Cost of caring for Northern Ireland stroke patients could triple to £1.5bn
Strokes are costing £484 million a year in Northern Ireland - and the bill could triple to more than £1.5bn over the next two decades, a leading charity has warned.
A growing population, increasing numbers of survivors and rising care costs will drive up the financial burden, the Stroke Association said.
The equivalent UK-wide figure of £25.6bn a year sets the cost of stroke on a par with dementia, which costs the UK £26.3bn annually, a report out today suggests.
Stroke is a life-threatening medical condition caused by the brain having part of the blood supply cut off by a clot, or a blood vessel in the brain bursting.
Survivors are usually left with long-term problems requiring added care.
Stroke is now the largest cause of adult disability in Northern Ireland.
Families and carers are left to shoulder the responsibility for the care of survivors, and sometimes give up their jobs to look after their loved ones, whose lives are turned upside down.
Stroke can leave some unable to walk, communicate or read and write.
More than 4,000 people suffer a stroke each year here, and 36,000-plus currently live with the after-effects.

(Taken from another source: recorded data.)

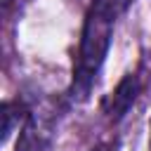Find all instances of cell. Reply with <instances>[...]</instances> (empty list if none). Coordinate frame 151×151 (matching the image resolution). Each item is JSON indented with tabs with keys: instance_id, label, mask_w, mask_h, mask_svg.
Returning a JSON list of instances; mask_svg holds the SVG:
<instances>
[{
	"instance_id": "cell-1",
	"label": "cell",
	"mask_w": 151,
	"mask_h": 151,
	"mask_svg": "<svg viewBox=\"0 0 151 151\" xmlns=\"http://www.w3.org/2000/svg\"><path fill=\"white\" fill-rule=\"evenodd\" d=\"M118 12H120V7L116 0H94L92 2L90 12L85 17V24H83L78 61H76L73 83H71V99H76V101L87 99L92 83L106 59Z\"/></svg>"
},
{
	"instance_id": "cell-2",
	"label": "cell",
	"mask_w": 151,
	"mask_h": 151,
	"mask_svg": "<svg viewBox=\"0 0 151 151\" xmlns=\"http://www.w3.org/2000/svg\"><path fill=\"white\" fill-rule=\"evenodd\" d=\"M50 139H52V118L42 113H28L17 139V151H45Z\"/></svg>"
},
{
	"instance_id": "cell-3",
	"label": "cell",
	"mask_w": 151,
	"mask_h": 151,
	"mask_svg": "<svg viewBox=\"0 0 151 151\" xmlns=\"http://www.w3.org/2000/svg\"><path fill=\"white\" fill-rule=\"evenodd\" d=\"M137 94H139V80H137V76L127 73V76L116 85V90L109 94V99H106L104 111H106L109 120H113V123H116V120H120V118L132 109V104H134Z\"/></svg>"
},
{
	"instance_id": "cell-4",
	"label": "cell",
	"mask_w": 151,
	"mask_h": 151,
	"mask_svg": "<svg viewBox=\"0 0 151 151\" xmlns=\"http://www.w3.org/2000/svg\"><path fill=\"white\" fill-rule=\"evenodd\" d=\"M2 142L9 139V134L14 132V127H21L28 118V109L21 101H5L2 104Z\"/></svg>"
},
{
	"instance_id": "cell-5",
	"label": "cell",
	"mask_w": 151,
	"mask_h": 151,
	"mask_svg": "<svg viewBox=\"0 0 151 151\" xmlns=\"http://www.w3.org/2000/svg\"><path fill=\"white\" fill-rule=\"evenodd\" d=\"M90 151H109V146H94V149H90Z\"/></svg>"
},
{
	"instance_id": "cell-6",
	"label": "cell",
	"mask_w": 151,
	"mask_h": 151,
	"mask_svg": "<svg viewBox=\"0 0 151 151\" xmlns=\"http://www.w3.org/2000/svg\"><path fill=\"white\" fill-rule=\"evenodd\" d=\"M116 2H118V5H120V9H123V7H125V2H123V0H116Z\"/></svg>"
},
{
	"instance_id": "cell-7",
	"label": "cell",
	"mask_w": 151,
	"mask_h": 151,
	"mask_svg": "<svg viewBox=\"0 0 151 151\" xmlns=\"http://www.w3.org/2000/svg\"><path fill=\"white\" fill-rule=\"evenodd\" d=\"M9 2H12V0H5V7H7V5H9Z\"/></svg>"
},
{
	"instance_id": "cell-8",
	"label": "cell",
	"mask_w": 151,
	"mask_h": 151,
	"mask_svg": "<svg viewBox=\"0 0 151 151\" xmlns=\"http://www.w3.org/2000/svg\"><path fill=\"white\" fill-rule=\"evenodd\" d=\"M149 151H151V139H149Z\"/></svg>"
}]
</instances>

The £484m cost of stroke in Northern Ireland includes:
- £29m in lost productivity.
- £64m in health care.
- £96m in formal social care.
- and £296m per year in informal care.
Barry Macaulay, Northern Ireland director at the Stroke Association, said: "Researchers now predict that in less than 20 years' time stroke could cost Northern Ireland about £1.5bn every year.
"With the number of people living with the after-effects of a stroke set to soar, and the cost of the condition spiralling, we need to see radical changes in the way stroke is prioritised in Northern Ireland.
"We need urgent action to make sure we have the best possible system in place to help stroke survivors and their carers.
"We welcome the fact that Health and Social Care has begun a process to reshape hospital and community-based stroke services in Northern Ireland.
"This is a golden opportunity to develop world-class stroke services, which deliver the long-term support many stroke survivors desperately need.
"This process will help more stroke survivors return to work, live independently, and take control of their lives again, while easing the enormous financial and emotional pressures that far too many family members face."
The research by Queen Mary University and LSE found that if funders began to make a sustained £60m investment across these priority areas of UK stroke research, this could lead to an overall saving of up to £10bn by 2035.
Despite the similarities in national costs, just £48 is spent on medical research per stroke patient, compared with £118 for every dementia patient. Professor Anita Patel, who led the research, said: "It is clear that informal carers make a huge contribution to stroke care, and that social care costs will increase substantially by 2035.
"There's no doubt that this will present real societal challenges in future.
"However, our research findings also show that there is great potential to alleviate some of these costs through increased investment in research."